If you dig the inside baseball of the drinking industry, chances are you’ve made your way over to Motown Mondays at Cherokee Street’s Blank Space. The slow-jam sesh at the visual and performing arts venue, according to owner Kaveh Razani, is a confab of the city’s drink-mixing minds and fertile ground for collusion, invention and hip-gyrating fun.

Seeking reinvention, Razani (whose brother Mazi Razani is a partner at Blueprint Coffee) recently called in an industry favor and consulted with cocktail guru Joel Clark at The Purple Martin nearby. The idea was to wed Blank Space’s estimable tea program and its liquor selection, the bottles of which have been gathering dust on a shelf.

“I’ve always wanted to do tea before I wanted to do liquor,” Razani said, explaining that whatever Blank Space is, its customers seldom view it as a drinking destination. He and Clark set out to change that.

“(Kaveh) said, ‘I want to make hot tea cocktails,'” Clark said. “I said, ‘I’ve never seen anybody do that. Let’s do it.'”

The result is a six-item roster of cocktails of a type you won’t find elsewhere in St. Louis, all of them are available hot or cold. Clark described the 20 hours of R&D that went into perfecting what essentially amounts to an ice-less, shaken cocktail. The necessary dilution that comes from ice now is provided by tea.

Clark had help from others – he lost his sense of smell after a seizure – and mixes drinks now using second opinions and a finely tuned sense of dead reckoning.

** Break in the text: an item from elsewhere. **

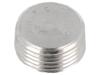 DIN906NIM20X1.5A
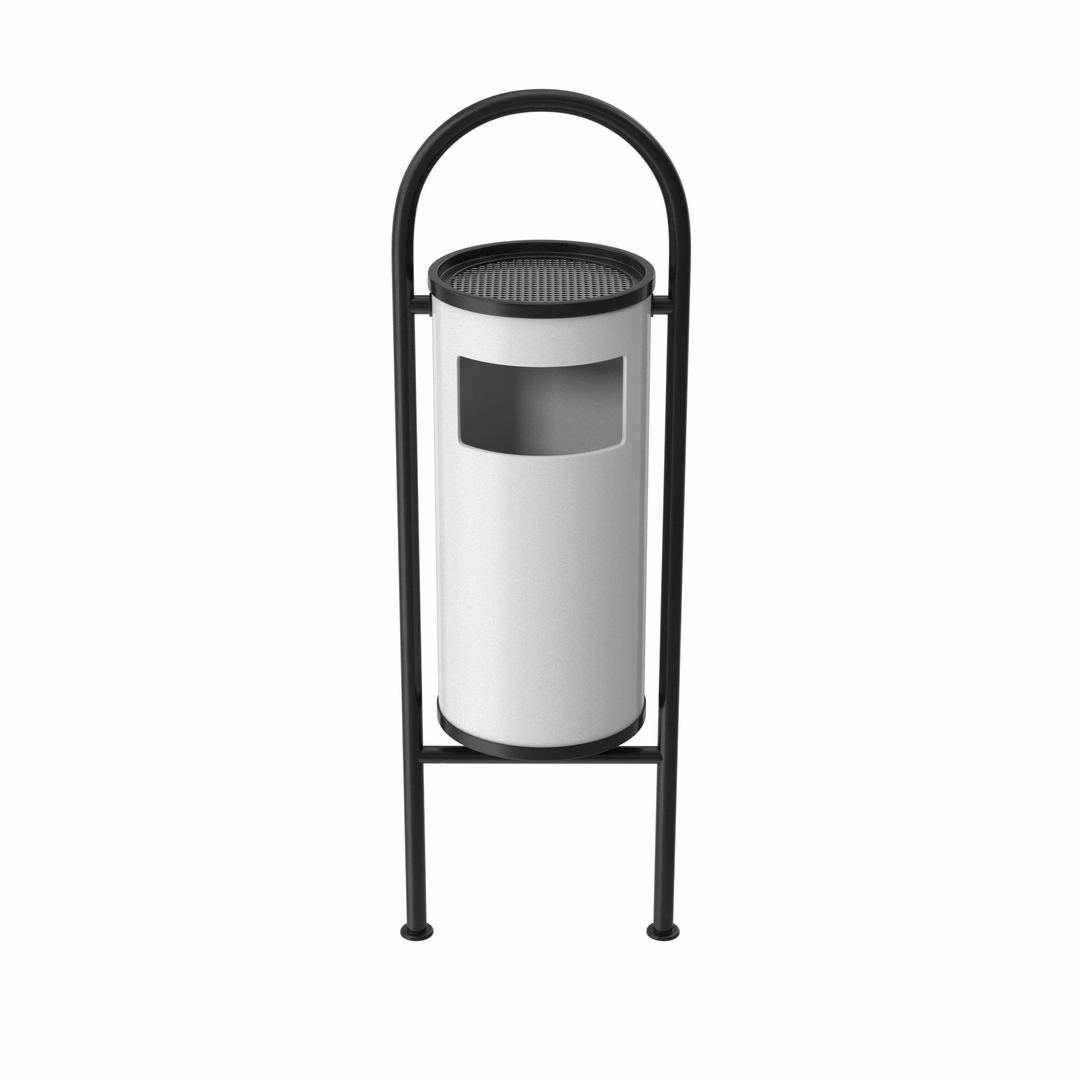 3D Street Elements Big Collection https://p.turbosquid.com/ts-thumb/ZK/G5YyIo/7y/p/png/1728030089/1920x1080/turn_fit_q99/fcfb07ece63e1c8ef4b5f03d04be6417fa0e08c9/p-1.jpg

The spirits are mixed, shaken and strained before fresh hot tea is poured over the top. (Razani sources from the local ReTrailer mobile teamaker and San Francisco importer Vital Tea Leaf.) I tried the Charlie Chaplin – named for a tattoo on Clark’s forearm – a mix of apricot brandy, sloe gin, lime juice and sweet Drop It Like Its Hot hibiscus tea. Garnished with a floating lime wheel, the cocktail is a lovely shade of magenta, bracingly tart and warm all the way down. Also available is the toddy-like Brooklyn Cocktail, made with rye, dry vermouth, Maraschino liqueur, Fernet and mint tea.

You don’t have to wait until Motown Monday to drink the fruits of industry collaboration, mind you. Just be sure to get there this weekend, before the next great idea is conceived.